**Exercise prompt:**
Reproduce every one of the items below word for word, keeping each line unchanged.

**Collection entries:**
☆ ☆ ☆ ☆
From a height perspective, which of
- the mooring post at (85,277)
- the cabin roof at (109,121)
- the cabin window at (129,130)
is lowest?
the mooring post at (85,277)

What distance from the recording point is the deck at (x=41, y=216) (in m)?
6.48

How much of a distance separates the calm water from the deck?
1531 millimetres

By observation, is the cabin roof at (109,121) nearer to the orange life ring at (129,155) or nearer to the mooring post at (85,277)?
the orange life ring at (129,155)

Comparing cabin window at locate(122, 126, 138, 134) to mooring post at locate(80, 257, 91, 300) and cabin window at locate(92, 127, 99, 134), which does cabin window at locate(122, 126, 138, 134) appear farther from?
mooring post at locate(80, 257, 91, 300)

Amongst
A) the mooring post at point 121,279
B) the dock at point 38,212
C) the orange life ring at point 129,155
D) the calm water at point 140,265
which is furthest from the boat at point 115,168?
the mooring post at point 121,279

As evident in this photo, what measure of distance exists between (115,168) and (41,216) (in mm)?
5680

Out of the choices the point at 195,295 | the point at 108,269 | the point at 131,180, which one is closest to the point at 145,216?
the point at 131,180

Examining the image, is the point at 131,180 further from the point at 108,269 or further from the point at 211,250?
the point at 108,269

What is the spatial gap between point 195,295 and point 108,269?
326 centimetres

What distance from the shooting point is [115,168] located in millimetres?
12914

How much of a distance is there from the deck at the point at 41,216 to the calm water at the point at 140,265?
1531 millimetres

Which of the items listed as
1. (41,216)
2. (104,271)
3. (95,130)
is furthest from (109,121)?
☆ ☆ ☆ ☆
**Task answer:**
From a height perspective, which of
- the mooring post at (85,277)
- the cabin roof at (109,121)
- the cabin window at (129,130)
is lowest?
the mooring post at (85,277)

What distance from the recording point is the deck at (x=41, y=216) (in m)?
6.48

How much of a distance separates the calm water from the deck?
1531 millimetres

By observation, is the cabin roof at (109,121) nearer to the orange life ring at (129,155) or nearer to the mooring post at (85,277)?
the orange life ring at (129,155)

Comparing cabin window at locate(122, 126, 138, 134) to mooring post at locate(80, 257, 91, 300) and cabin window at locate(92, 127, 99, 134), which does cabin window at locate(122, 126, 138, 134) appear farther from?
mooring post at locate(80, 257, 91, 300)

Amongst
A) the mooring post at point 121,279
B) the dock at point 38,212
C) the orange life ring at point 129,155
D) the calm water at point 140,265
which is furthest from the boat at point 115,168?
the mooring post at point 121,279

As evident in this photo, what measure of distance exists between (115,168) and (41,216) (in mm)?
5680

Out of the choices the point at 195,295 | the point at 108,269 | the point at 131,180, which one is closest to the point at 145,216?
the point at 131,180

Examining the image, is the point at 131,180 further from the point at 108,269 or further from the point at 211,250?
the point at 108,269

What is the spatial gap between point 195,295 and point 108,269?
326 centimetres

What distance from the shooting point is [115,168] located in millimetres?
12914

How much of a distance is there from the deck at the point at 41,216 to the calm water at the point at 140,265?
1531 millimetres

Which of the items listed as
1. (41,216)
2. (104,271)
3. (95,130)
is furthest from (109,121)?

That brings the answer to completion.